My Blah Blah Blog

Dead Man Flying

A refreshing news story this week was the one about the two ladies who got busted at the London airport. They were boarding a plane, escorting an elderly gentleman, who was in a wheelchair and wearing shades. There was nothing out of the ordinary here except that the escortee was not just elderly—he was dead.

His lady escorts (the stepdaughter and the sixty-something widow of the 91-year-old dead guy) told the police they had thought he was merely asleep, but while the idea of sleeping thru airport security with all its indignities is appealing, it seems unlikely.
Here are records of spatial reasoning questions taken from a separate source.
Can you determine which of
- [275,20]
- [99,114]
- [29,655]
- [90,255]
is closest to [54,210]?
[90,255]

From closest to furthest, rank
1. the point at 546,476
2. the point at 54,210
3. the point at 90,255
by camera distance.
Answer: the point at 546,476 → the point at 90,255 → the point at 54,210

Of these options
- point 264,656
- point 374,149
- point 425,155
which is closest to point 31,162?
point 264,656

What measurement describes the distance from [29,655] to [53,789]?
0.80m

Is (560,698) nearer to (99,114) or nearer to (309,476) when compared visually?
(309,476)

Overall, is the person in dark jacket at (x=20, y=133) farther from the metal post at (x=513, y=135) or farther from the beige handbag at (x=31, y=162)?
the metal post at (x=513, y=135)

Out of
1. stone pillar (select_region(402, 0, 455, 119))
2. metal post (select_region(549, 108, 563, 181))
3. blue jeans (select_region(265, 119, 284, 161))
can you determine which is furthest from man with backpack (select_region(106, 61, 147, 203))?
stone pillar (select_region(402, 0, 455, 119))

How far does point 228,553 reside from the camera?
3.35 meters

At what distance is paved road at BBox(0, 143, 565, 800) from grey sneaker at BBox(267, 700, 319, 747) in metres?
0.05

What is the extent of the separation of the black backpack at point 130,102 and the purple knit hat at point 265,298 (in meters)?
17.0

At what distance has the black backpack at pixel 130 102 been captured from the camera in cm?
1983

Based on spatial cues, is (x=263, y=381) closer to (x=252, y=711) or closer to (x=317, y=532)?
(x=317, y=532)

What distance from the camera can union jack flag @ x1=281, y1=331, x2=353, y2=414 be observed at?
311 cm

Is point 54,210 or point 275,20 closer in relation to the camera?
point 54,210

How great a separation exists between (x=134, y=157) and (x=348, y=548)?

While the police try to get a grip on the real reason the two babes were traveling with a corpse, I got to thinking, who better to sit next to on a plane than a stiff? I mean, he’s not going to get up to go to the bathroom, knocking your marrtini into your lap in the process, or talk your ears off about the virtues of Michele Bachmann. He’s got no luggage, leaving you all that room in the overhead bin, and if his elbow slips into your space, you can just shove it back over to his without a heated discussion about boundaries. He won’t tap his keyboard loud as a woodpecker, or hum along with the ZZTop tunes on his iPod, or munch his way through a king-size bag of smelly salt and vinegar chips , or blow his nose every five minutes or snap his (watermelon-scented) gum.
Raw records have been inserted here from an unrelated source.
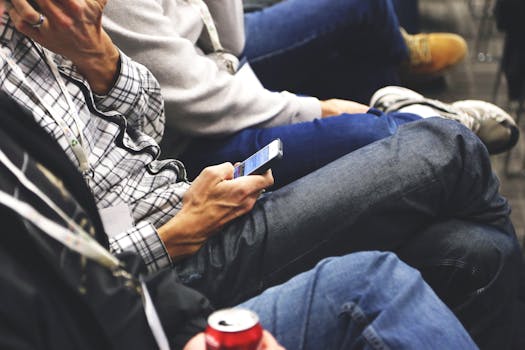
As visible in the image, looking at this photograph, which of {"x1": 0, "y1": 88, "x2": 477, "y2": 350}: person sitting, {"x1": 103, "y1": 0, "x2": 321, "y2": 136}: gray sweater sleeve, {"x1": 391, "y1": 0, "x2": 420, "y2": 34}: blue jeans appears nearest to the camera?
{"x1": 0, "y1": 88, "x2": 477, "y2": 350}: person sitting

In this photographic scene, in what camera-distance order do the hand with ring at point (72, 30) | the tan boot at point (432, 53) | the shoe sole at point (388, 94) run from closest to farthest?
the hand with ring at point (72, 30)
the shoe sole at point (388, 94)
the tan boot at point (432, 53)

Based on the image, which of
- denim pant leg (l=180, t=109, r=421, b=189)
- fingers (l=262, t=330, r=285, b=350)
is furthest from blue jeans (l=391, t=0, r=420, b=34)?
fingers (l=262, t=330, r=285, b=350)

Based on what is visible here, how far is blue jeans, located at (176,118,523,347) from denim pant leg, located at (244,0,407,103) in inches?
20.3

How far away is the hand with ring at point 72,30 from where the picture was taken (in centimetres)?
106

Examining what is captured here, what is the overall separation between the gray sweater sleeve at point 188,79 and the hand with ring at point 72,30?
0.12 m

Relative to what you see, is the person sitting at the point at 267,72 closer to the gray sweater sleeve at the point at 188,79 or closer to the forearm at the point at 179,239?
the gray sweater sleeve at the point at 188,79

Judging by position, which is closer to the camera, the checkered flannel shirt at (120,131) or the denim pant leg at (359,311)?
the denim pant leg at (359,311)

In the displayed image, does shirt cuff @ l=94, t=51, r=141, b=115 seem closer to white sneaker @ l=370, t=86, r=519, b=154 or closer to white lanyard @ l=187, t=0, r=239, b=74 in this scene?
white lanyard @ l=187, t=0, r=239, b=74

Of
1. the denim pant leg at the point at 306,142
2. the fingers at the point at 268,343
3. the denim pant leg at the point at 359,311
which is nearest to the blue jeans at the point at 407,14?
the denim pant leg at the point at 306,142

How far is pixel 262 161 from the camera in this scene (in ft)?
3.89

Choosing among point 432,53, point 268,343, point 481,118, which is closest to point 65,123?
point 268,343

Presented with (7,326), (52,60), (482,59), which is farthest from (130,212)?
(482,59)

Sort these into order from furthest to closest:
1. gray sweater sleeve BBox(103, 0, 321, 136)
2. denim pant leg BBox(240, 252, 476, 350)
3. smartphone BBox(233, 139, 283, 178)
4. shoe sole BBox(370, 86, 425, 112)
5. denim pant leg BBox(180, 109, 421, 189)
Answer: shoe sole BBox(370, 86, 425, 112) < denim pant leg BBox(180, 109, 421, 189) < gray sweater sleeve BBox(103, 0, 321, 136) < smartphone BBox(233, 139, 283, 178) < denim pant leg BBox(240, 252, 476, 350)

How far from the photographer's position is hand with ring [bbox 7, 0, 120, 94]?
1.06 meters
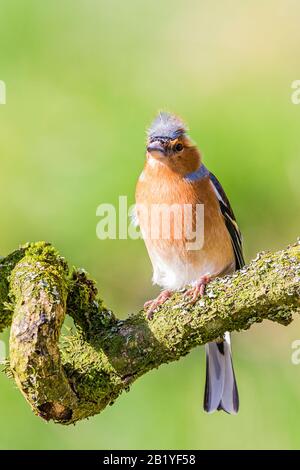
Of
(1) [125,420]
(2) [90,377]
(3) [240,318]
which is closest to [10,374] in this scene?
(2) [90,377]

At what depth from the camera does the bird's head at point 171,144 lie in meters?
3.69

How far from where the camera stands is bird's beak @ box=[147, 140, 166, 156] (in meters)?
3.67

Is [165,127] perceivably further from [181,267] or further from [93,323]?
[93,323]

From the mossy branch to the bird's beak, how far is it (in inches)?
32.7

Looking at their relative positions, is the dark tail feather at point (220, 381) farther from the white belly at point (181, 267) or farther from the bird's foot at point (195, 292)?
the bird's foot at point (195, 292)

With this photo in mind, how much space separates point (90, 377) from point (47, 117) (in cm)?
371

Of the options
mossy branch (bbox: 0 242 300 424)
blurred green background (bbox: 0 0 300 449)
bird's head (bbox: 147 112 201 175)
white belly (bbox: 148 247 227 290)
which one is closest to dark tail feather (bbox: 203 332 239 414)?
white belly (bbox: 148 247 227 290)

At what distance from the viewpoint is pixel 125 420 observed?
17.1 feet

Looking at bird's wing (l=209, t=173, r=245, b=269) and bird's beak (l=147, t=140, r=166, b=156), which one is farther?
bird's wing (l=209, t=173, r=245, b=269)

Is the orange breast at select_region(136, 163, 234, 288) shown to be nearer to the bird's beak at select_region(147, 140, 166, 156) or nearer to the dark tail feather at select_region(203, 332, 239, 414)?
the bird's beak at select_region(147, 140, 166, 156)

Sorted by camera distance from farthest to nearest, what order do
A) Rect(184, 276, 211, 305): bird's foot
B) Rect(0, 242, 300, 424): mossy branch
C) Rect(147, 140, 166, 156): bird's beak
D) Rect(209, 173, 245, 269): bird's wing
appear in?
Rect(209, 173, 245, 269): bird's wing < Rect(147, 140, 166, 156): bird's beak < Rect(184, 276, 211, 305): bird's foot < Rect(0, 242, 300, 424): mossy branch

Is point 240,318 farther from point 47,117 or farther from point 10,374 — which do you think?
point 47,117

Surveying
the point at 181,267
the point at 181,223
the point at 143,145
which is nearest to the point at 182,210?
the point at 181,223

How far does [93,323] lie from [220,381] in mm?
1230
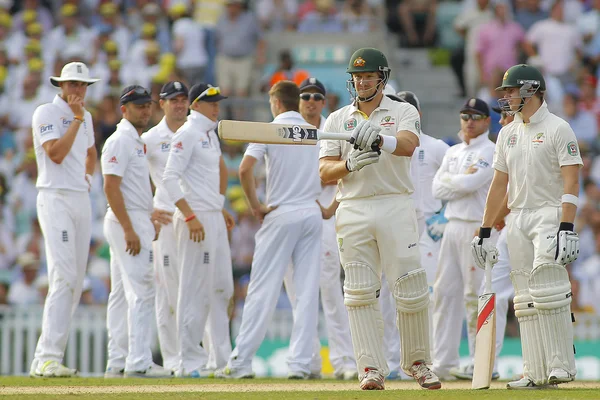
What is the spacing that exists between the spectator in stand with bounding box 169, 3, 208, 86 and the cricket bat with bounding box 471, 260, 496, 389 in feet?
35.4

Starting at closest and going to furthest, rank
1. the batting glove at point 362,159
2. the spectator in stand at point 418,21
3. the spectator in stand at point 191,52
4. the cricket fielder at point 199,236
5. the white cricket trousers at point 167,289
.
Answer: the batting glove at point 362,159
the cricket fielder at point 199,236
the white cricket trousers at point 167,289
the spectator in stand at point 191,52
the spectator in stand at point 418,21

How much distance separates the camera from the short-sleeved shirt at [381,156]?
8.48 meters

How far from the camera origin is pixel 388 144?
821 centimetres

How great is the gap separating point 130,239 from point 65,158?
899mm

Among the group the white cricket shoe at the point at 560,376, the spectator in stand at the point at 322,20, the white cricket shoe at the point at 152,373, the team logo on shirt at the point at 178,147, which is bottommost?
the white cricket shoe at the point at 152,373

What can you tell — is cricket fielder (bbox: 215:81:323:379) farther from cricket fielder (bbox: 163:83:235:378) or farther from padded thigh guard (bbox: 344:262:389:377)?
padded thigh guard (bbox: 344:262:389:377)

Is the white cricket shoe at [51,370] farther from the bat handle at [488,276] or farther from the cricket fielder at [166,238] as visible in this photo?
the bat handle at [488,276]

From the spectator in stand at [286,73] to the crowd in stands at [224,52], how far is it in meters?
0.03

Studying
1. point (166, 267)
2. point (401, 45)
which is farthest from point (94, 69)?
point (166, 267)

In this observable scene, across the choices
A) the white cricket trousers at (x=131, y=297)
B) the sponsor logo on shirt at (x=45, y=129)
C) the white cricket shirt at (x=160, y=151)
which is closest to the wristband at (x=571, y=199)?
the white cricket trousers at (x=131, y=297)

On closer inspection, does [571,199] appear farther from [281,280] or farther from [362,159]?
[281,280]

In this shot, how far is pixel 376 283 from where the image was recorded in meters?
8.48

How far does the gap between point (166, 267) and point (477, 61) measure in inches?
364

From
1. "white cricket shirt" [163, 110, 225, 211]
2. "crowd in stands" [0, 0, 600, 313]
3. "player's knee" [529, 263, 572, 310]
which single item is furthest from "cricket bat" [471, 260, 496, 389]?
"crowd in stands" [0, 0, 600, 313]
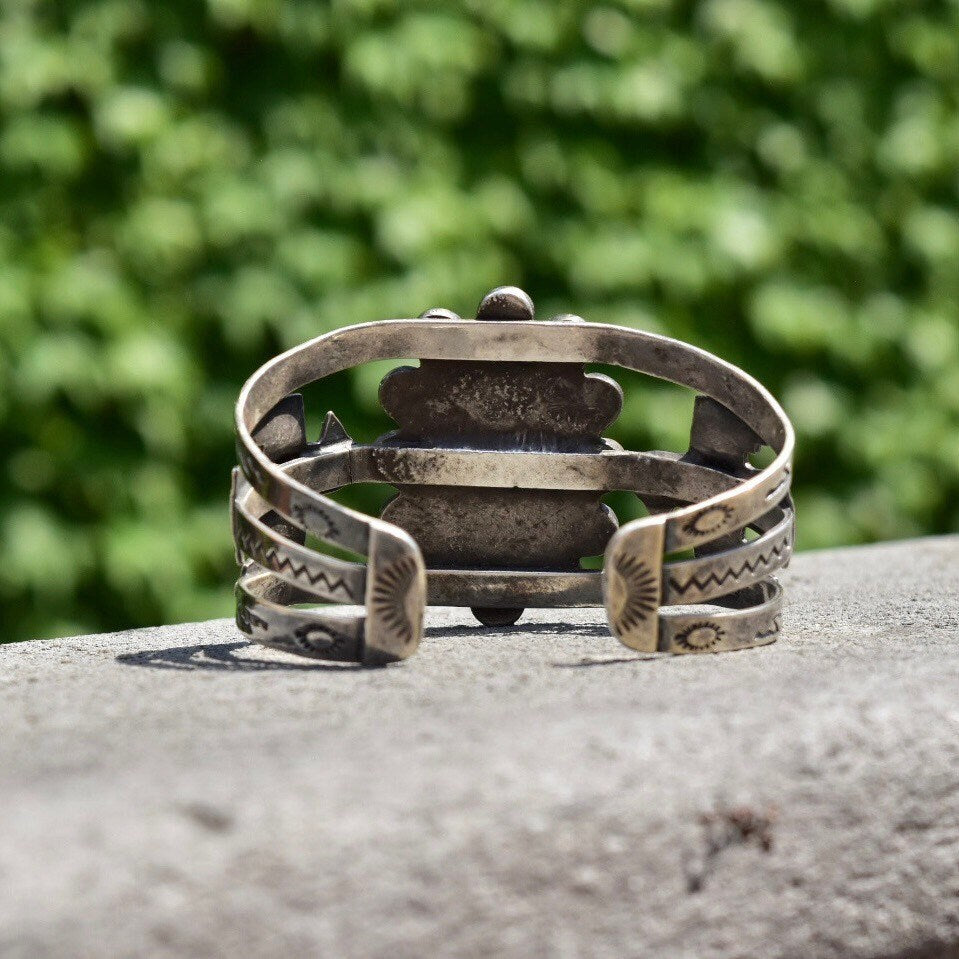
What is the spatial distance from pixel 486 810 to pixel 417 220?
172cm

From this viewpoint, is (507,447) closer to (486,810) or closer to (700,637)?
(700,637)

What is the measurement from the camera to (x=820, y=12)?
2725 mm

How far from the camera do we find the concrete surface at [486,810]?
69 centimetres

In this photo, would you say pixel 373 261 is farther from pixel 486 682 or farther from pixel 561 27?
pixel 486 682

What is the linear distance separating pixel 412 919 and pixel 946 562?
153 cm

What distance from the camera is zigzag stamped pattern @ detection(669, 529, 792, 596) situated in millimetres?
1126

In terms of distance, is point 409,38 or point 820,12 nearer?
point 409,38

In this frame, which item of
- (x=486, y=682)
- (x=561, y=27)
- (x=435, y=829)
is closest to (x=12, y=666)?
(x=486, y=682)

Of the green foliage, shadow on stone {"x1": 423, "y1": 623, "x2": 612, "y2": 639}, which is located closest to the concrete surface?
shadow on stone {"x1": 423, "y1": 623, "x2": 612, "y2": 639}

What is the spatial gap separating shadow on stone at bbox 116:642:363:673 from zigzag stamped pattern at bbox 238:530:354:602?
0.09 meters

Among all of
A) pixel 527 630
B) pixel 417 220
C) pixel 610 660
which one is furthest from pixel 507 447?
pixel 417 220

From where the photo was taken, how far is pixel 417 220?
235 centimetres

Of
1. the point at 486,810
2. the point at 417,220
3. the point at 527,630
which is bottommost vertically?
the point at 527,630

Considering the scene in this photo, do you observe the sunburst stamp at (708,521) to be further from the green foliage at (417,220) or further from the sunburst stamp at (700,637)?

In fact, a corpse is the world’s most desirable flying companion; why fly with the living? Next time I see a dead guy in 23A, I’m making a beeline for 23B.

Comments

4 Responses
  1. salacious suggestion says:

    I’ve loved your films for years but had no idea you had such a dark wit! Your post was hilarious!

  2. Ricardo says:

    I’m reminded of “Murder By Death” where the sickly, frail woman is pushed around by another robust woman. The robust woman is actually the patient who carts around her nurse in the wheelchair because her nurse isn’t up to the task.

  3. Dave says:

    Sadly, I think the screenplay for “Weekend at Bernie’s 3” has just unwittingly been written. I understand you have some connections at Fox. I also believe they hold the rights to “Bernie’s”, uh, saga. Please Ms.Harper, for the love of all things sane and sacrosanct- stop them.

  4. Submarine Mark says:

    Three life long friends, years before homeland security, lived in Warroad, Minnesota, which is just a short drive from the Canadian border. These three elderly friends had favorite fishing spots on both sides of the border and spent almost equal time fishing them. Being on a first name basis with the border guards they were easily waved through without question.
    On one such Canadian side fishing trip, one of the friends quietly passed away. When the other two realized what had happened, they discussed what to do. Finally deciding on the best solution to the problem, they put thier friend between them in the truck cab, put his fishing hat down over his eyes, put a beer can in his hand and drove him to the check point. The border guard stopped and asked them if they had anything to declare. They just said that “Buddy” had too much to drink and was sleeping it off. As this had happened before over the years, they were passed on through. True story.